At June 30, 2012, RBS Sempra Commodities no longer requires significant working capital support. However, we have provided back-up guarantees for a portion of RBS Sempra Commodities' remaining trading obligations. A few of these back-up guarantees may continue for a prolonged period of time. RBS has fully indemnified us for any claims or losses in connection with these arrangements, with the exception of those obligations for which JP Morgan has agreed to indemnify us. We discuss the indemnification release in Note 4. We discuss additional matters related to our investment in RBS Sempra Commodities in Note 10.

WEIGHTED AVERAGE INTEREST RATES

The weighted average interest rates on the total short-term debt outstanding at Sempra Energy were 0.58 percent and 0.93 percent at June 30, 2012 and December 31, 2011, respectively. The weighted average interest rate on the total short-term debt outstanding at SDG&E was 0.21 percent at June 30, 2012. The weighted average interest rates at Sempra Energy at December 31, 2011 include interest rates for commercial paper borrowings classified as long-term, as we discuss above.

LONG-TERM DEBT

In March 2012, Sempra Energy publicly offered and sold $600 million of 2.3-percent notes maturing in 2017.

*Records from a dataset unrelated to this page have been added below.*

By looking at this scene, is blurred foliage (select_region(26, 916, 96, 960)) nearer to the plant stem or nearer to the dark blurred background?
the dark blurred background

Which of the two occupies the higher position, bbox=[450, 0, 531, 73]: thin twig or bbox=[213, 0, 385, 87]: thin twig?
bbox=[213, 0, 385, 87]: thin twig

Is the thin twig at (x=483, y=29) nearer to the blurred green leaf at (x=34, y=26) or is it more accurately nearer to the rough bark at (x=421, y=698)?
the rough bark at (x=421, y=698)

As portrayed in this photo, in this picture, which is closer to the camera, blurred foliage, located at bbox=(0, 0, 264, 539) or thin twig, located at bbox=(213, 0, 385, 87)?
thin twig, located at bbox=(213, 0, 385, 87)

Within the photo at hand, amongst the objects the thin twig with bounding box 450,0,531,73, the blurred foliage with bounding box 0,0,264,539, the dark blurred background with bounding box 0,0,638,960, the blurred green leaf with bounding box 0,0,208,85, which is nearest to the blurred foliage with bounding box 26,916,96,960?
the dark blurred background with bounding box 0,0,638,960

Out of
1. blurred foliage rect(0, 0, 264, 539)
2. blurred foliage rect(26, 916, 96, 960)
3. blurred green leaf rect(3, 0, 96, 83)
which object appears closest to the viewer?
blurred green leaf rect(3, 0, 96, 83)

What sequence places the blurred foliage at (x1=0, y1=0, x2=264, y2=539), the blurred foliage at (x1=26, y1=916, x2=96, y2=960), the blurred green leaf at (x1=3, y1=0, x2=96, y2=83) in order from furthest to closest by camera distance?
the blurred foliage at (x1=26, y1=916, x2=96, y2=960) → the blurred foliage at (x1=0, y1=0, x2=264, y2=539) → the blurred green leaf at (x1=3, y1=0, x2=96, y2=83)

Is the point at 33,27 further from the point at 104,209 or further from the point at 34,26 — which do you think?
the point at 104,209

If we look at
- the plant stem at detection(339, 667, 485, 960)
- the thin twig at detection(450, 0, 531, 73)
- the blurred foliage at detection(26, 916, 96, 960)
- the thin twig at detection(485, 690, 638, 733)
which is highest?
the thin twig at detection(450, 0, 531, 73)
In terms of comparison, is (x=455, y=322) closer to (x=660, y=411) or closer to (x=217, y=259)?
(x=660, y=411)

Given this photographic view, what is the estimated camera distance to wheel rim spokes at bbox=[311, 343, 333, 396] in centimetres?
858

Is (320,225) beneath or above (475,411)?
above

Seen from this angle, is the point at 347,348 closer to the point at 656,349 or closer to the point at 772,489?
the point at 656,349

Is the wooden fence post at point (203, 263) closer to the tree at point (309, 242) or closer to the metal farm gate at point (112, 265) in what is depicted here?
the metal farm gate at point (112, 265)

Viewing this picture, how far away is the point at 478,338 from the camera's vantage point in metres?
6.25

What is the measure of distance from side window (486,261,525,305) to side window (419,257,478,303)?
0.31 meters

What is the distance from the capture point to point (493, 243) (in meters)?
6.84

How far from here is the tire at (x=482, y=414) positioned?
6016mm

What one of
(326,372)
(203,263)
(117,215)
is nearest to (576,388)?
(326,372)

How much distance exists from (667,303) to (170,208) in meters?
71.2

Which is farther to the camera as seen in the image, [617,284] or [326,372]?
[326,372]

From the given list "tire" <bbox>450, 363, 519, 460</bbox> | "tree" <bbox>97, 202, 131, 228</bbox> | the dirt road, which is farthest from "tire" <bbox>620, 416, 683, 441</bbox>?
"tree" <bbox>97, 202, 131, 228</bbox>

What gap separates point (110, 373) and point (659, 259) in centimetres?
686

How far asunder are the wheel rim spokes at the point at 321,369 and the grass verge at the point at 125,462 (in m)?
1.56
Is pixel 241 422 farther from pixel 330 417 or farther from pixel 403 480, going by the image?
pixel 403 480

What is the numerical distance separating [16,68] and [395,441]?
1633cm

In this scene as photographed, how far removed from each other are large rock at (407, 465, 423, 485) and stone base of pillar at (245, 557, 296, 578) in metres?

In March 2012, SDG&E publicly offered and sold $250 million of 4.3-percent first mortgage bonds maturing in 2042.

In June 2012, Sempra Renewables obtained a $117 million loan, the proceeds of which were applied to construction costs of the Copper Mountain Solar 1 project. The loan fully matures in December 2028. To partially moderate its exposure to interest rate changes, Sempra Renewables has also entered into floating-to-fixed interest rate swaps (2.043 percent) maturing December 2028 and covering $88 million of the loan outstanding. The remaining balance bears interest at rates varying with market rates (3.23% at June 30, 2012).

INTEREST RATE SWAPS

We discuss our fair value interest rate swaps and interest rate swaps to hedge cash flows in Note 7.